▶ _Problem details_:
Answer these questions about the embcli-cohere page below, one per line:
(a) Which environment variable holds the Cohere API key?
(b) What alias does the embed-english-light-v3.0 model have?
(c) Which vector database does emb use by default?

▶ _Source_:
↓

Skip to main content

cohere plugin for embcli

Project description

embcli-cohere

PyPI GitHub Actions Workflow Status PyPI - Python Version

cohere plugin for embcli, a command-line interface for embeddings.

Reference

Installation

pip install embcli-cohere

Quick Start

You need Cohere API key to use this plugin. Set COHERE_API_KEY environment variable in .env file in the current directory. Or you can give the env file path by -e option.

cat .env
COHERE_API_KEY=<YOUR_COHERE_KEY>

Try out the Embedding Models

# show general usage of emb command.
emb --help

# list all available models.
emb models
CohereEmbeddingModel
    Vendor: cohere
    Models:
    * embed-v4.0 (aliases: embed-v4)
    * embed-english-v3.0 (aliases: embed-en-v3)
    * embed-english-light-v3.0 (aliases: embed-en-light-v3)
    * embed-multilingual-v3.0 (aliases: embed-multiling-v3)
    * embed-multilingual-light-v3.0 (aliases: embed-multiling-light-v3)
    Model Options:
    * input_type (str) - The type of input, affecting how the model processes it. Options include 'search_document', 'search_query', 'classification', 'clustering', 'image'.
    * embedding_type (str) - The type of embeddings to return. Options include 'float', 'int8', 'uint8', 'binary', 'ubinary'
    * truncate (str) - How to handle text inputs that exceed the model's token limit. Options include 'none', 'start', 'end', 'middle'.

# get an embedding for an input text by embed-v4.0 model.
emb embed -m embed-v4 "Embeddings are essential for semantic search and RAG apps."

# get an embedding for an input text by embed-v4.0 model with input_type=search_query.
emb embed -m embed-v4 "Embeddings are essential for semantic search and RAG apps." -o input_type search_query

# get an embedding for an input text by embed-v4.0 model with embedding_type=uint8.
emb embed -m embed-v4 "Embeddings are essential for semantic search and RAG apps." -o embedding_type uint8

# calculate similarity score between two texts by embed-v4.0 model. the default metric is cosine similarity.
emb simscore -m embed-v4 "The cat drifts toward sleep." "Sleep dances in the cat's eyes."
0.6656540804655765

Document Indexing and Search

You can use the emb command to index documents and perform semantic search. emb uses chroma for the default vector database.

# index example documents in the current directory.
emb ingest-sample -m embed-v4 -c catcafe --corpus cat-names-en

# or, you can give the path to your documents.
# the documents should be in a CSV file with two columns: id and text. the separator should be comma.
emb ingest -m embed-v4 -c catcafe -f <path-to-your-documents>

# search for a query in the indexed documents.
emb search -m embed-v4 -c catcafe -q "Who's the naughtiest one?"
Found 5 results:
Score: 0.4193700736149105, Document ID: 97, Text: Alfie: Alfie is a cheerful and mischievous little cat, always getting into playful trouble with a charming innocence. He loves exploring small spaces and batting at dangling objects. Alfie is incredibly affectionate, quick to purr and eager for cuddles, a delightful bundle of joy and entertainment for his humans.

↑

Raw records
↓

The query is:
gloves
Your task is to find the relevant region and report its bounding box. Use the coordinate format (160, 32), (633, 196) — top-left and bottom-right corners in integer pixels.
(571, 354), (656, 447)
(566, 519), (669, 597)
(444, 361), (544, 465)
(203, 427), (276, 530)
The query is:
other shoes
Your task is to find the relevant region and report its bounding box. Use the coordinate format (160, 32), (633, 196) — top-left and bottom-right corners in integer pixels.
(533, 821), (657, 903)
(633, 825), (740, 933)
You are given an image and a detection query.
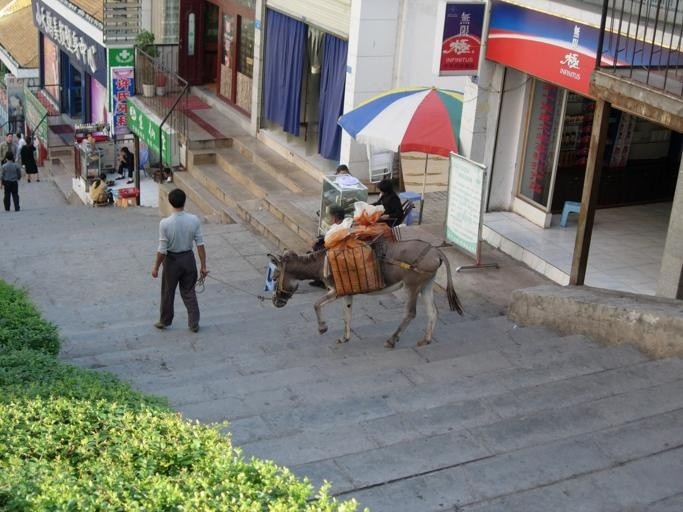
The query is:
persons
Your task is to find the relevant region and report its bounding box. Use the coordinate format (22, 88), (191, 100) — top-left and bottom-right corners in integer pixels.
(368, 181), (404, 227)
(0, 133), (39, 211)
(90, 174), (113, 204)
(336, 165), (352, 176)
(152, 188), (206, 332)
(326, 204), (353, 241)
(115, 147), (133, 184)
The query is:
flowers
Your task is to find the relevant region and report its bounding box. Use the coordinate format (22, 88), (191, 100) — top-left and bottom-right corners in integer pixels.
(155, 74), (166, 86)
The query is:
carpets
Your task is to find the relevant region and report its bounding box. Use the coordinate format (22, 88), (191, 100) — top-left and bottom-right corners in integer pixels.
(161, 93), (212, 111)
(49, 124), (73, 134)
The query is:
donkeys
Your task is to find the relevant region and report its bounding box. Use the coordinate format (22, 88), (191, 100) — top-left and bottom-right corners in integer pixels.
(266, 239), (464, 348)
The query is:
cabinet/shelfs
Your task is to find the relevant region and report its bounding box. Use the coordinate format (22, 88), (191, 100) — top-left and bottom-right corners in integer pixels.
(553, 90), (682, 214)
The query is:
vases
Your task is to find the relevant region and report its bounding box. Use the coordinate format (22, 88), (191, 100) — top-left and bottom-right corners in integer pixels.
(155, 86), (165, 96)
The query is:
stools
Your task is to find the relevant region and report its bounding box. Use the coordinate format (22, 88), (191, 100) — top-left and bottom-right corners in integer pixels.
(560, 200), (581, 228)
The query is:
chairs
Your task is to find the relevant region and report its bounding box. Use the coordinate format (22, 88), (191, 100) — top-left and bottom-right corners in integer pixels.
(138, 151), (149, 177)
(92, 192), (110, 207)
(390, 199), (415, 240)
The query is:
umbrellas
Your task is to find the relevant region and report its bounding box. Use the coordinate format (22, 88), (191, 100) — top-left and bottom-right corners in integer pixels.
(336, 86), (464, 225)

↑
↓

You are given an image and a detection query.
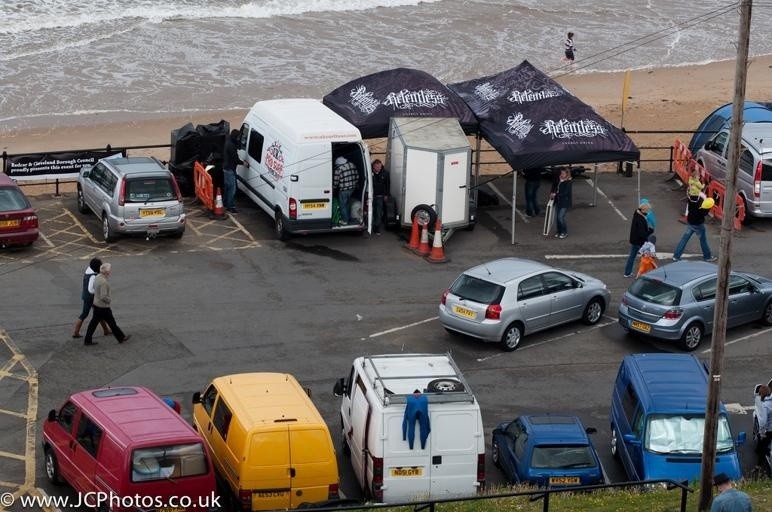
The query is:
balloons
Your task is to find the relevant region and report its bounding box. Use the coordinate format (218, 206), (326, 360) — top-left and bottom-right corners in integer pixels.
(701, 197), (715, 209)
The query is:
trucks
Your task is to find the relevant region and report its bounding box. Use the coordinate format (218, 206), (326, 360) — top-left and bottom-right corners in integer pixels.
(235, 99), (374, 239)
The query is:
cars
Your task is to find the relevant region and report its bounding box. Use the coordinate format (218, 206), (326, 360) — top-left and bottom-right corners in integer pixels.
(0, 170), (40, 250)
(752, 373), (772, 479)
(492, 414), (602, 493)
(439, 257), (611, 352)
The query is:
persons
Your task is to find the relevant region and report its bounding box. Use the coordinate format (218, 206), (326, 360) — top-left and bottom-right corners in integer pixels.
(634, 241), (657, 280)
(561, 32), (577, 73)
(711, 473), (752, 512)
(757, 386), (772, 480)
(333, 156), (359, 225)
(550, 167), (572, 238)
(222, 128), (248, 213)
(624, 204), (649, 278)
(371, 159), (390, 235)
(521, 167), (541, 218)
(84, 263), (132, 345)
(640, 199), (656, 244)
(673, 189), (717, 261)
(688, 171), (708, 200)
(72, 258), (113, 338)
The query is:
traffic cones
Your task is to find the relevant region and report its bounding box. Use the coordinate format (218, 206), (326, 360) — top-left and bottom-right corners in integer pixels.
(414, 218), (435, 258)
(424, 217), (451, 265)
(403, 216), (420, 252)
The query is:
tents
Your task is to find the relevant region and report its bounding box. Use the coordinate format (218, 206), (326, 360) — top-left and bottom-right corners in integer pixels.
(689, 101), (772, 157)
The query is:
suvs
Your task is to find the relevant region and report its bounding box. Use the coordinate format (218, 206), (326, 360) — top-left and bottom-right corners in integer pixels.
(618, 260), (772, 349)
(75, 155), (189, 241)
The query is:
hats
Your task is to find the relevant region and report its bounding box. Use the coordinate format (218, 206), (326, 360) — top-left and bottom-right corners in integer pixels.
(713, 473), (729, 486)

↑

▶ _Written answer_:
(a) COHERE_API_KEY
(b) embed-en-light-v3
(c) chroma